IN THE COURT OF APPEALS OF THE STATE OF WASHINGTON
DIVISION ONE
In the Matter of the Marriage of No. 71119-9-1
No. 72592-1-1
CJ'I
AMBER SCHUBERT, consolidated with
No. 72593-9-I
i
Respondent, CO
and
VICTOR SCHUBERT, UNPUBLISHED OPINION
Appellant. FILED: August 3, 2015
Verellen, J. — Victor Schubert appeals the amended decree of dissolution and
the order on modification of maintenance and child support. He contends that because
he was unemployed at the time of trial and modification, the trial court abused its
discretion in awarding maintenance and imputing income to him for purposes of the
child support award. Because Victor did not provide us with an adequate record on
appeal, we affirm the trial court's fact-based discretionary rulings.

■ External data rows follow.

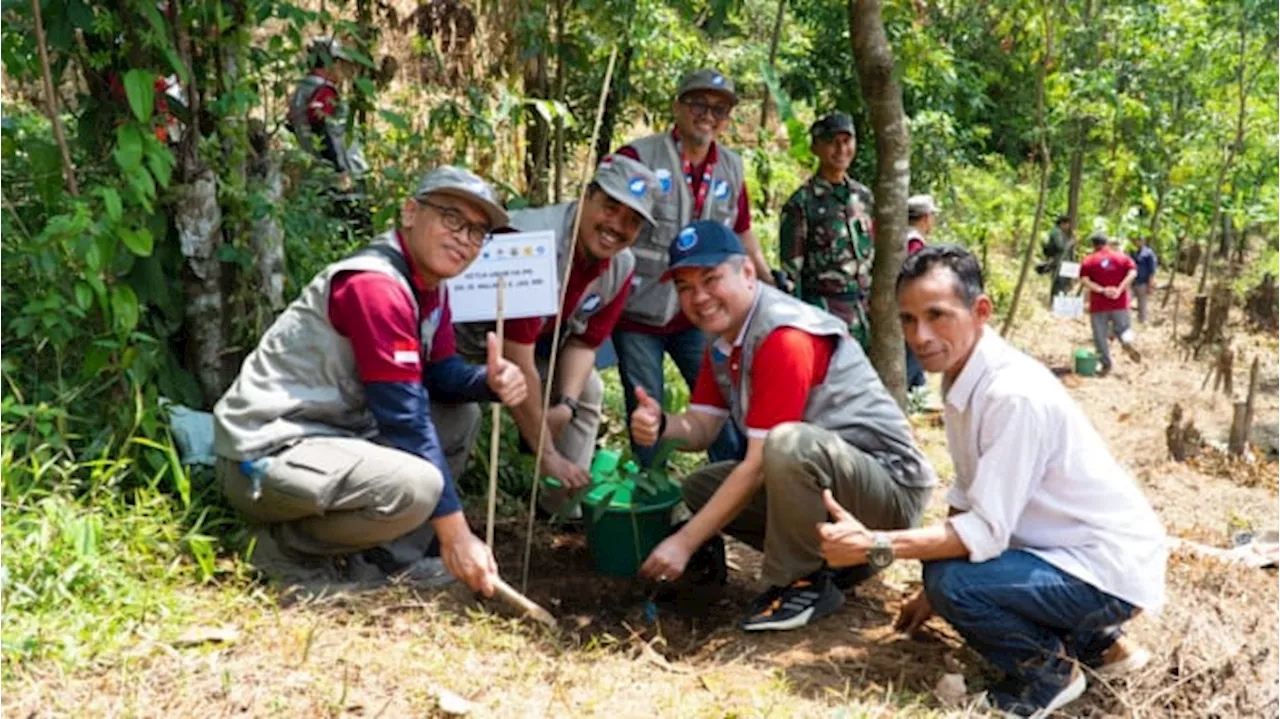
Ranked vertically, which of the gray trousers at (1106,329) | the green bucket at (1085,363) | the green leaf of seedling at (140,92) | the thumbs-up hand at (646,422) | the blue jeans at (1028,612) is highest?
the green leaf of seedling at (140,92)

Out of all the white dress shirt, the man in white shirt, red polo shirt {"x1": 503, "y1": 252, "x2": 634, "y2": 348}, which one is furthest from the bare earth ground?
red polo shirt {"x1": 503, "y1": 252, "x2": 634, "y2": 348}

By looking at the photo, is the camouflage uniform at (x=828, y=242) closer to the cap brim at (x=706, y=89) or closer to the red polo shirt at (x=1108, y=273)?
the cap brim at (x=706, y=89)

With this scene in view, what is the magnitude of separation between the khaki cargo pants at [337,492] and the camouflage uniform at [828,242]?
130 inches

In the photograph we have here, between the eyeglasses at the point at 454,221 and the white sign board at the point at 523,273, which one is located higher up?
the eyeglasses at the point at 454,221

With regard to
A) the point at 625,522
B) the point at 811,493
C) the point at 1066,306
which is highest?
the point at 811,493

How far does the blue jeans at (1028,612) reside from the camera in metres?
2.73

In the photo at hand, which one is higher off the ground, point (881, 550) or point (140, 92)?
point (140, 92)

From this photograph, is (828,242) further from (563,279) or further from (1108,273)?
(1108,273)

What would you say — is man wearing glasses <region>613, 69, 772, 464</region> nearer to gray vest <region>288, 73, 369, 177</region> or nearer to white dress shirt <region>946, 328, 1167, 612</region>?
gray vest <region>288, 73, 369, 177</region>

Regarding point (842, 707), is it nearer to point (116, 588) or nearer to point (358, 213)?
point (116, 588)

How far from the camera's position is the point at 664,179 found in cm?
438

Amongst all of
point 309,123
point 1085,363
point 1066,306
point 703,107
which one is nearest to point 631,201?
point 703,107

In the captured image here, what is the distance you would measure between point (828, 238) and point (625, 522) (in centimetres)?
285

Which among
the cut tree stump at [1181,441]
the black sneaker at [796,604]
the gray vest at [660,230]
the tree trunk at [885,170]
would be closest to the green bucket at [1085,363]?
the cut tree stump at [1181,441]
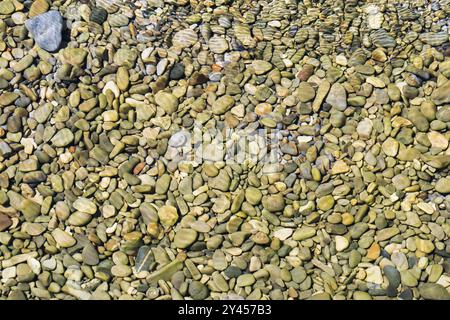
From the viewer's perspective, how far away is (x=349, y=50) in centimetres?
286

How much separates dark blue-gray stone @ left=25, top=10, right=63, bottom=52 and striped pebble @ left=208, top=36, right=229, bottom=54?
30.7 inches

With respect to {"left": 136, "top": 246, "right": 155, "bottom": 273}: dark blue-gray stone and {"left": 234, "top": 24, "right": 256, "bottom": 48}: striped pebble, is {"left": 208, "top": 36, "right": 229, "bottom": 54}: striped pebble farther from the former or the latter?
{"left": 136, "top": 246, "right": 155, "bottom": 273}: dark blue-gray stone

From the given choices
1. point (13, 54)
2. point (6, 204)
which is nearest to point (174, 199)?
point (6, 204)

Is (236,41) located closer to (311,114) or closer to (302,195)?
(311,114)

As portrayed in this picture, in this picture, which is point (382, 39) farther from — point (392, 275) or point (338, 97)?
point (392, 275)

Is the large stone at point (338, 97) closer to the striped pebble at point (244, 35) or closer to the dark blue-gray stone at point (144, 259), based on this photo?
the striped pebble at point (244, 35)

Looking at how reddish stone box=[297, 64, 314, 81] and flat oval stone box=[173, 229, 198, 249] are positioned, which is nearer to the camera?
flat oval stone box=[173, 229, 198, 249]

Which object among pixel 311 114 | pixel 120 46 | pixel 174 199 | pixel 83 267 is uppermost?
pixel 120 46

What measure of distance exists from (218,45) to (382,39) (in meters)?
0.87

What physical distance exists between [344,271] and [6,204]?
154 cm

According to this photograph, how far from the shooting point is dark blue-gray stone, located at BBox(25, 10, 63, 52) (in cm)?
276

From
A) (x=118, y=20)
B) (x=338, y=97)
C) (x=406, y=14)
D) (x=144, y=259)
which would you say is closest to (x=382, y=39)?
(x=406, y=14)

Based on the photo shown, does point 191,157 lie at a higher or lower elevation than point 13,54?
lower

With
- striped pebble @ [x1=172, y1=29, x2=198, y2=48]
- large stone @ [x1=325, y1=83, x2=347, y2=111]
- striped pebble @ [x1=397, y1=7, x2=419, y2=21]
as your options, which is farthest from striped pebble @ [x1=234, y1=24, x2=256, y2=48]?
striped pebble @ [x1=397, y1=7, x2=419, y2=21]
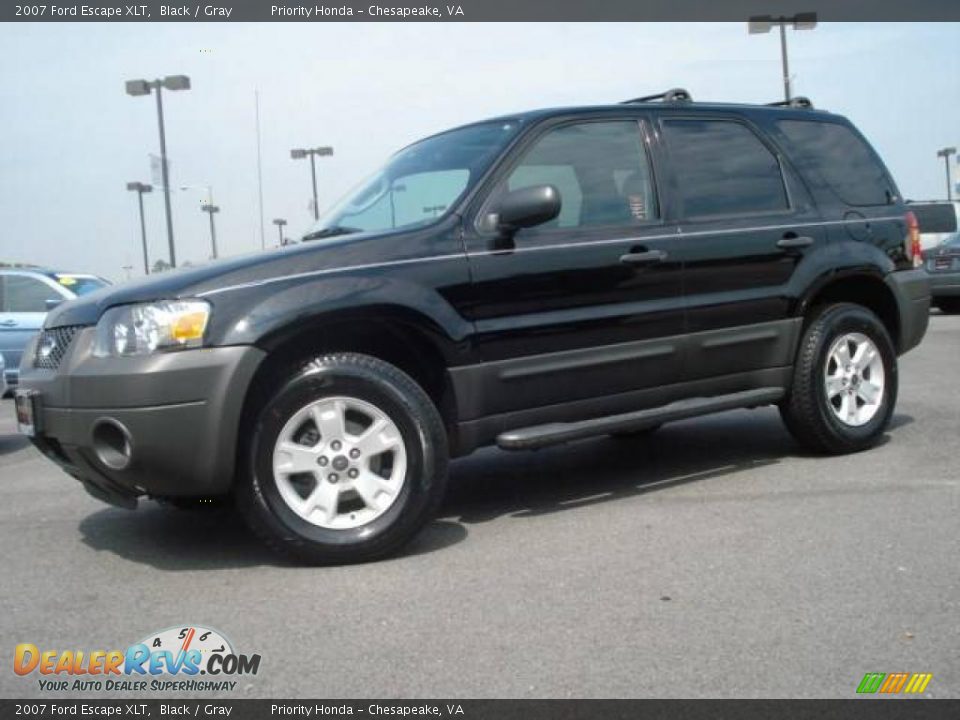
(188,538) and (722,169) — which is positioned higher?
(722,169)

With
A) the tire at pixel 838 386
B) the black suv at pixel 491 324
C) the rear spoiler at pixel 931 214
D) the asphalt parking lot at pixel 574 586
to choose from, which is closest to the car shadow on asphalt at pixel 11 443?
the asphalt parking lot at pixel 574 586

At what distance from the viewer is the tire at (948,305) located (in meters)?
16.7

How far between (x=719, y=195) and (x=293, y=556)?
290 cm

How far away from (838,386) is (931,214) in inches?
78.8

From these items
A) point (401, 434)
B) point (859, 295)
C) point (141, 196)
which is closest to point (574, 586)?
point (401, 434)

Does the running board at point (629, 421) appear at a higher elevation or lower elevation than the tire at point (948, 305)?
higher

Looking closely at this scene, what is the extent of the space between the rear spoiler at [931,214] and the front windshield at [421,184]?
9.70 feet

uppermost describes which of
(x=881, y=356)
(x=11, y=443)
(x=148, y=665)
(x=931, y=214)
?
(x=931, y=214)

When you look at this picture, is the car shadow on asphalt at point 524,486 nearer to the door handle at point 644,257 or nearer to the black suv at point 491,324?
the black suv at point 491,324

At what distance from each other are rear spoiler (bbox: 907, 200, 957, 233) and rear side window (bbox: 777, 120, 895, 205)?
339 mm

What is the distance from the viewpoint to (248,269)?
384 cm

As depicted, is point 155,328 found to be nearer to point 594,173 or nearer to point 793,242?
point 594,173

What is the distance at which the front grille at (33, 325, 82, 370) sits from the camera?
4008mm
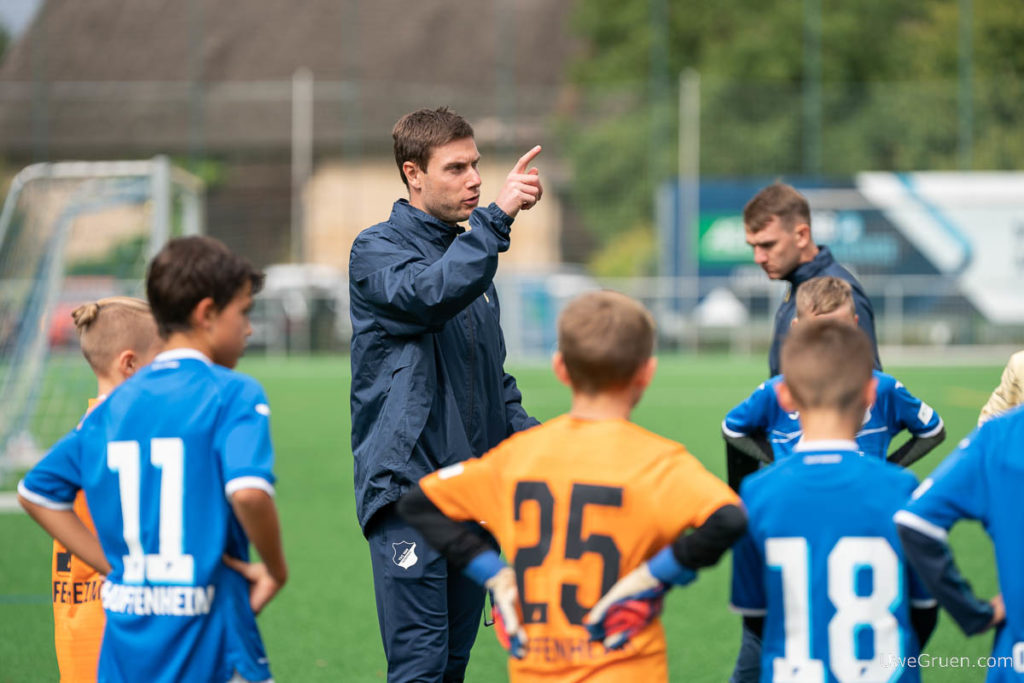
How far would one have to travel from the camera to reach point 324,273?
27906mm

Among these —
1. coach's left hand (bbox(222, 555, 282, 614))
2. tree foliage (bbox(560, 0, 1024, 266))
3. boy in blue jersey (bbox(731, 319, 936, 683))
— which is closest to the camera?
boy in blue jersey (bbox(731, 319, 936, 683))

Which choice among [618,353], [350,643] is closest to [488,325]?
[618,353]

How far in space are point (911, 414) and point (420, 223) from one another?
5.43 feet

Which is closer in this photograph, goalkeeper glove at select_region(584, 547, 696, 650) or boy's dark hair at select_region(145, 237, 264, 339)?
goalkeeper glove at select_region(584, 547, 696, 650)

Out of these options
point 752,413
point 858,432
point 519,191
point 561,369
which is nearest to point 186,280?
point 561,369

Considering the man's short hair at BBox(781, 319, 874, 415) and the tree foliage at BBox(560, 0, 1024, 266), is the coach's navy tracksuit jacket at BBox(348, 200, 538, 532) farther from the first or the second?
the tree foliage at BBox(560, 0, 1024, 266)

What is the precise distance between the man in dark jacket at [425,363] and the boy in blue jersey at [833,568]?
3.57 ft

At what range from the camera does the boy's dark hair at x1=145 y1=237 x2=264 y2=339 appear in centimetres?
267

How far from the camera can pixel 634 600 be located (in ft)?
7.94

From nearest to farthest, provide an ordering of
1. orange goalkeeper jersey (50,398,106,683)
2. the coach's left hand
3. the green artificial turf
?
the coach's left hand < orange goalkeeper jersey (50,398,106,683) < the green artificial turf

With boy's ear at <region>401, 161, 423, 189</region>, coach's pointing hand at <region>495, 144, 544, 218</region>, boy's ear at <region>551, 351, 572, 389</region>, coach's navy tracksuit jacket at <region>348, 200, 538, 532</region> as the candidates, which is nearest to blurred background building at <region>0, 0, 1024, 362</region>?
boy's ear at <region>401, 161, 423, 189</region>

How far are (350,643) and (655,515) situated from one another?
3326mm

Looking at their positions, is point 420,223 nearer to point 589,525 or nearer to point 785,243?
point 589,525

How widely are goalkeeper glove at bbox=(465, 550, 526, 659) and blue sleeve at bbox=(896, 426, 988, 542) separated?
79 centimetres
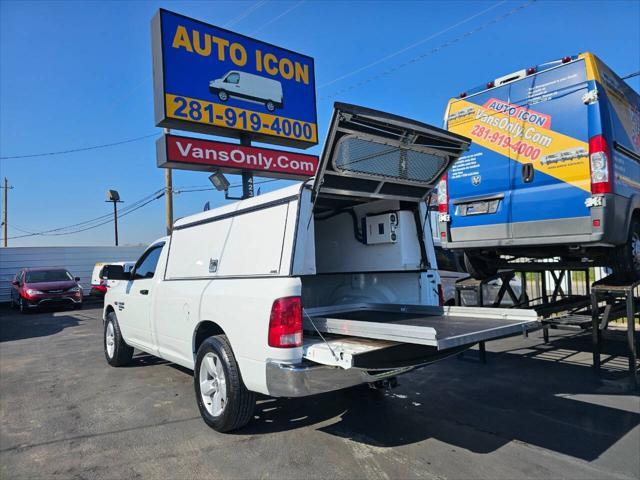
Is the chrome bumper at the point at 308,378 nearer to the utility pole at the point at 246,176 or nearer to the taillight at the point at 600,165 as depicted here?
the taillight at the point at 600,165

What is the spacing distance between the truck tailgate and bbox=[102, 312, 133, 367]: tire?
378cm

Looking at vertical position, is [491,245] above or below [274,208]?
below

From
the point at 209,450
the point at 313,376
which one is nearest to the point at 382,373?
the point at 313,376

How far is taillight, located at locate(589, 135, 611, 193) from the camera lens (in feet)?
18.2

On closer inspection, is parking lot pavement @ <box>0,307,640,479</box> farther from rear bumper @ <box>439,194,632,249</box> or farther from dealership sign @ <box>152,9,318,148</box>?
dealership sign @ <box>152,9,318,148</box>

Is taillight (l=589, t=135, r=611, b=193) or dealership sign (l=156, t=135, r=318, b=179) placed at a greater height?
dealership sign (l=156, t=135, r=318, b=179)

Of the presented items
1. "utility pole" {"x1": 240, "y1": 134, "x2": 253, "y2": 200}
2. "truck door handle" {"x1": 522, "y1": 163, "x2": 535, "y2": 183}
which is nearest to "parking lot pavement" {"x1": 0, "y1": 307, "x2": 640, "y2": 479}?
"truck door handle" {"x1": 522, "y1": 163, "x2": 535, "y2": 183}

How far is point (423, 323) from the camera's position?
426 cm

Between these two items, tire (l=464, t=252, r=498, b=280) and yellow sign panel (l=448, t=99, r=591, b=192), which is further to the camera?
tire (l=464, t=252, r=498, b=280)

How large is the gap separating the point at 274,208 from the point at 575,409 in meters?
3.83

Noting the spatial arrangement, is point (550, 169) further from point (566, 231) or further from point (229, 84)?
point (229, 84)

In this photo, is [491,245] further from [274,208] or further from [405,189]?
[274,208]

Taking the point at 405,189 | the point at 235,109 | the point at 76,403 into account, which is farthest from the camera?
the point at 235,109

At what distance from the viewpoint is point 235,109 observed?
39.6ft
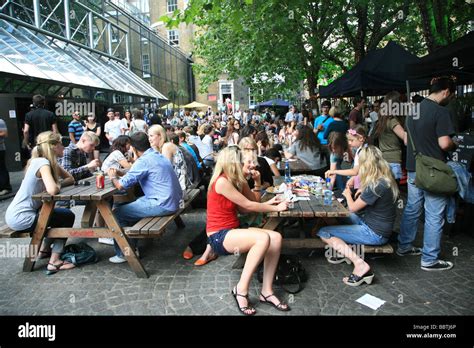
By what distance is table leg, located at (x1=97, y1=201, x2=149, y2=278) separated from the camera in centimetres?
381

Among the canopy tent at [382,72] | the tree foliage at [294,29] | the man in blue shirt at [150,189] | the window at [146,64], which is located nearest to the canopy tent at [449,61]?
the canopy tent at [382,72]

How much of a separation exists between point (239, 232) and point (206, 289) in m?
0.76

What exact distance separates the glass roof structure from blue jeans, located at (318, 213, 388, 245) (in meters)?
8.64

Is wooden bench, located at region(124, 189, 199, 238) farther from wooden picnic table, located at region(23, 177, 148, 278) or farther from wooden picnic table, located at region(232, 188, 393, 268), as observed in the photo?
wooden picnic table, located at region(232, 188, 393, 268)

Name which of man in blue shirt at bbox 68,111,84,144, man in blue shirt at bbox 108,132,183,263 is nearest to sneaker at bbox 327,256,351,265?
man in blue shirt at bbox 108,132,183,263

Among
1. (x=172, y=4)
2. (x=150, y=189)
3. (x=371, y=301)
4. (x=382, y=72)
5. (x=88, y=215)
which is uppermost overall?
(x=172, y=4)

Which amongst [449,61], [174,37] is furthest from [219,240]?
[174,37]

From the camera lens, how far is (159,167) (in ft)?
13.6

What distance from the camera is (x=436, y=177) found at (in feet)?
12.1

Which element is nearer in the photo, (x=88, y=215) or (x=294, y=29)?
(x=88, y=215)

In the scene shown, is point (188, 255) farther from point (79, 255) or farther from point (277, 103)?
point (277, 103)

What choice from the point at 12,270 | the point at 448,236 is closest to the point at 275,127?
the point at 448,236

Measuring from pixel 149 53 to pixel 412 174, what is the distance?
26.9 m
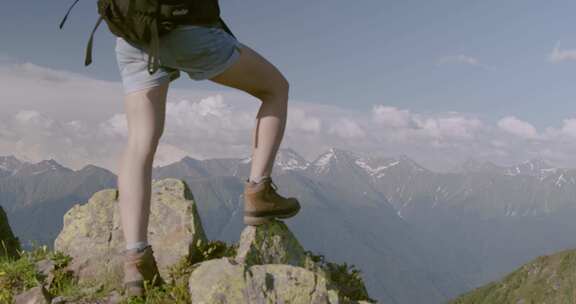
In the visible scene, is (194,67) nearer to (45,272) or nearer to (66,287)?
(66,287)

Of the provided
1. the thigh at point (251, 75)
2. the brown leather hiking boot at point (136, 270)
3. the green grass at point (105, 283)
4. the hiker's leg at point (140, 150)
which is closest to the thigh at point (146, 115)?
the hiker's leg at point (140, 150)

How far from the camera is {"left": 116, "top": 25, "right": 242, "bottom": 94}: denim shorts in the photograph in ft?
15.5

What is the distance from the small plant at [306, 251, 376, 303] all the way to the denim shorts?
2.82 m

Victor further contends that the trial court erred in not including Amber Schubert's
imputed income in the child support worksheets. Because he raised this issue for the
first time on appeal, his argument fails. Victor also argues that the trial court erred in an
upward deviation of child support. But he does not establish that this rounding up was a
deviation as contemplated by RCW 26.19.035(4). Lastly, he contends that the trial
court must use the lodestar method in determining appropriate attorney fees. But
because the primary considerations for an award of attorney fees in dissolution actions
No. 71119-9-1 & No. 72592-1-1/2
are equitable, trial courts are not always required to apply the lodestar method.
Accordingly, we affirm.
FACTS
Victor Schubert married Amber Schubert in California on April 1, 2000.1 Victor
worked as a patent attorney there from 1992 until January 2009, when the parties
relocated to Washington so that Victor could pursue an attorney position at Intellectual
Ventures, where he earned more than $500,000 per year. Amber has been out of the
work force for almost all of their marriage to raise their two children.
The Schuberts separated on December 1, 2011, and Amber petitioned for
dissolution on March 28, 2012. On April 30, 2013, Victor was laid off from his position
at Intellectual Ventures. He received 16 weeks of severance pay, plus payment of
medical insurance benefits for the family through August 2013.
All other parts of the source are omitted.